Kontynuuj artykuł o konflikcie w poznańskim Teatrze Muzycznym, zaczynając bezpośrednio po jego ostatnim zdaniu.

*FRAGMENT TEKSTU:*

=-=-=

Artykuły

Wojna w Teatrze Muzycznym

Konflikt w poznańskiej operetce sięgnął zenitu. Związkom zawodowym nie podoba się sposób zarządzania teatrem dyrektora-menedżera. Na prezydencie Poznania Jacku Jaśkowiaku wymogły ogłoszenie konkursu na to stanowisko.

Napięta sytuacja w poznańskim Teatrze Muzycznym trwa od trzech lat, czyli od czasu, kiedy dyrektorem został Przemysław Kieliszewski [na zdjęciu]. Zastąpił Daniela Kustosika, który poznańską operetką kierował przez 23 lata.

Rok później Kieliszewski został bohaterem niechlubnego skandalu. Do mediów wyciekł e-mail, w którym obrzucił podwładnych inwektywami oraz zasugerował im: „wyp…jcie z teatru". Po aferze nie stracił stanowiska, ale pracownicy operetki zaczęli głośno mówić o jego despotyzmie, nieszanowaniu zasłużonych artystów, ucinaniu etatów i niszczeniu dorobku placówki.

W sierpniu tego roku kończy się kadencja dyrektora i według wcześniejszych, nieoficjalnych zapowiedzi prezydent Poznania miał przedłużyć Kieliszewskiemu kontrakt.

=-=-=

*DOSTARCZONE DANE:*
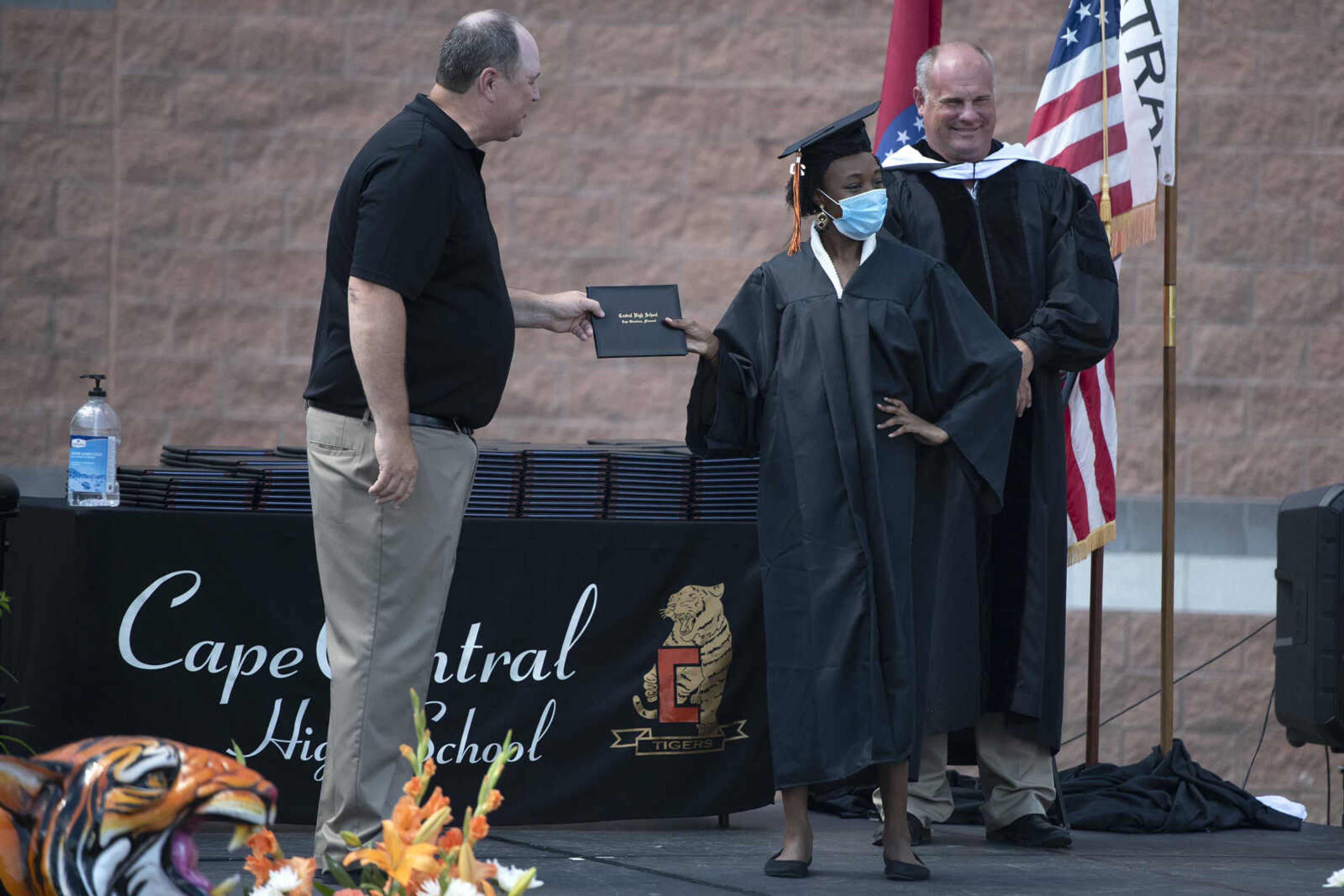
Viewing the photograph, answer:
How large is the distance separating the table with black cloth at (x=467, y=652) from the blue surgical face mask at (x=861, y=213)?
94 cm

=-=-=

*ODPOWIEDŹ:*
— Bardzo szanuję pana dyrektora i doceniam to, co udało mu się w teatrze dokonać. Rzeczywiście miałem plan, by nie ogłaszać konkursu i przedłużyć z nim umowę — przyznaje Jaśkowiak. — Ale w ciągu ostatnich tygodni przekazano mi szereg dokumentów obrazujących głęboki konflikt w Teatrze Muzycznym. Otrzymałem stanowiska związków zawodowych, które skarżą się na sposób zarządzania placówką.

Na prośbę prezydenta wydział kultury zorganizował spotkanie mediacyjne. Wzięli w nim udział przedstawiciele związków zawodowych działających w teatrze, dyrekcja teatru, urzędnicy i radni. Do Poznania przyjechał nawet Olgierd Łukaszewicz, prezes Stowarzyszenia Polskich Artystów Teatru, Filmu, Radia i Telewizji. Ten ostatni rozmawiał i z prezydentem, i z Kieliszewskim. Swoje stanowisko wysłał Jaśkowiakowi na początku marca.

— Prezydent ma niełatwe zadanie. Konflikt w operetce jest poważny. Tym razem stoję po stronie pracowników — przyznaje Łukaszewicz. Dwa lata temu popierał Kieliszewskiego. Tłumaczył, że nowy dyrektor stracił cierpliwość i nie może być bojkotowany za zmiany. — Ale teraz zarzuty są poważne. Pracownicy nie grają w spektaklach, mają mniejsze pensje, bo pieniądze idą na opłacenie gościnnych występów, a do tego w teatrze nie ma dyrektora do spraw artystycznych.

W liście do Jaśkowiaka Łukaszewicz sugeruje ogłoszenie konkursu na nowego dyrektora.

Argumenty, które wytacza prezes ZASP, to koronne zarzuty dwóch związków zawodowych teatru, które są przeciwne Kieliszewskiemu.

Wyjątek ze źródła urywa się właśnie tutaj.